The potential for the use of nutritional screening to identify older persons at risk of hospitalization has not been contrasted with the use of tools developed for predicting hospital admissions.


Our goal was to compare the associations of items from the Level II Nutrition Screen (LII) and the Probability of Repeated Admissions (P(ra)) questionnaire with the outcome of hospitalization.


This was a cohort study of participants in a Medicare managed-risk health plan who completed both the LII and P(ra) (n = 386). All hospitalizations within 1 y of screening were recorded. Hierarchical multivariate logistic regression was used to model associations with hospitalization.

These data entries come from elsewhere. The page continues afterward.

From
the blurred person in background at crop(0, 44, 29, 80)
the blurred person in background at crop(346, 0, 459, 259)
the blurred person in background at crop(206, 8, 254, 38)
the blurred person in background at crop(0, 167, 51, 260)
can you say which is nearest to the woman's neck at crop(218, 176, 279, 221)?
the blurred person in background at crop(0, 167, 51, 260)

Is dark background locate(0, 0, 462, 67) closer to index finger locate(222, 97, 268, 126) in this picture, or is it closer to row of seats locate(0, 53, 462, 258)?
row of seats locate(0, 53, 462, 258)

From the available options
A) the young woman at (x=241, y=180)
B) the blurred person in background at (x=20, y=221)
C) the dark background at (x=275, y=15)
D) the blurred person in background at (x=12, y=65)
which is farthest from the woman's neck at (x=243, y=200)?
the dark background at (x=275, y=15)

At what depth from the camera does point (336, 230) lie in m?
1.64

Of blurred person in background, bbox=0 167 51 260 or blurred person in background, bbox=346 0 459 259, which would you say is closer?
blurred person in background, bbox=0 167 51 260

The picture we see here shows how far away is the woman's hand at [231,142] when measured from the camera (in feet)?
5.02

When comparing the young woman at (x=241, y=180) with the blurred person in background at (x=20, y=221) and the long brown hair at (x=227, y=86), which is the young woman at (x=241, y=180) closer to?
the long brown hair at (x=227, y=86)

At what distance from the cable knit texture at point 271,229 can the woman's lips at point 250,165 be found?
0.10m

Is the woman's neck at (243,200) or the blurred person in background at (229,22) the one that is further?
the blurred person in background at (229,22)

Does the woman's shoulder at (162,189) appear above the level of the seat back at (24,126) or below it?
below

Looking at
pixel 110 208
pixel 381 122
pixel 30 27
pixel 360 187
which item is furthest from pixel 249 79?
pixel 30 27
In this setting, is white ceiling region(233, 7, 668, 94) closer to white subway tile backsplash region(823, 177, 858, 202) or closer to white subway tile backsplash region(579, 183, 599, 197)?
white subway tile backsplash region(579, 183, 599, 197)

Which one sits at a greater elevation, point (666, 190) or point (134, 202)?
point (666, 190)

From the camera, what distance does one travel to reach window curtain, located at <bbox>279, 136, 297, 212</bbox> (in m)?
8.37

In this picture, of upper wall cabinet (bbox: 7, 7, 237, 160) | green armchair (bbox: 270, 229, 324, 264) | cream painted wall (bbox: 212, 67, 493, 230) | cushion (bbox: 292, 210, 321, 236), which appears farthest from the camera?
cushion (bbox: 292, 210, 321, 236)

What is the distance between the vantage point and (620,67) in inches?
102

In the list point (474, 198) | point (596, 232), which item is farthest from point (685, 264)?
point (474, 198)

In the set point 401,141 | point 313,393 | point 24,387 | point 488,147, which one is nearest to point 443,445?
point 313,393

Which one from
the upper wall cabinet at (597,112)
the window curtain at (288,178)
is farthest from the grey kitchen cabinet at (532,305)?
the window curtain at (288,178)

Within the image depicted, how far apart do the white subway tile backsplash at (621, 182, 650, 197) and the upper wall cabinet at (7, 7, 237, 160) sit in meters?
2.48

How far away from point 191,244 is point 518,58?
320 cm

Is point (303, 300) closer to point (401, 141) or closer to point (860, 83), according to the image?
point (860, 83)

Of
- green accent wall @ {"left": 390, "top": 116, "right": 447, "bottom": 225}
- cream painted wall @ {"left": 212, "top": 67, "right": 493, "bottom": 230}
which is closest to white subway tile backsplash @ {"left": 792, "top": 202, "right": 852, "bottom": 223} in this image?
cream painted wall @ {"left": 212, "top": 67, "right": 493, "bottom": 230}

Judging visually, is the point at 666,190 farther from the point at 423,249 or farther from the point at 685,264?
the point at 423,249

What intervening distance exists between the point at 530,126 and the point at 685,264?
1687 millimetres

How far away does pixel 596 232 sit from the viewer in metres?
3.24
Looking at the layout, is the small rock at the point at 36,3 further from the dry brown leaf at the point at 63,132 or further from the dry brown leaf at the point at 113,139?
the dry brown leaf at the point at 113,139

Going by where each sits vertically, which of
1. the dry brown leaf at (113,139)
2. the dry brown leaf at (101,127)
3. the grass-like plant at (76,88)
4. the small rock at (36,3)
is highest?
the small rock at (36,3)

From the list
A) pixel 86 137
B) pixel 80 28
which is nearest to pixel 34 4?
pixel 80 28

P(ra) items that retained significant associations with hospitalization were self-reported health, hospitalization in the past year, and >6 doctor visits in the past year (positive predictive value: 20%; sensitivity: 53.1; specificity: 69.7). LII items that retained significant associations with hospitalization were eating problems and polypharmacy (positive predictive value: 17.9%; sensitivity: 58.0; specificity: 56.3). Those persons designated by the P(ra) score as being at high risk of hospitalization (P(ra) > or = 0.30, 75th percentile) were also more likely to report weight loss, polypharmacy, consumption of a special diet, and functional limitation on the LII.


Retained items from the P(ra) and the LII were comparable in identifying participants at risk of hospitalization. These observations suggest that nutritional risk factors such as eating problems, weight loss, and consumption of special diets should be considered in the management of older persons at risk of hospitalization, irrespective of the screening approach selected.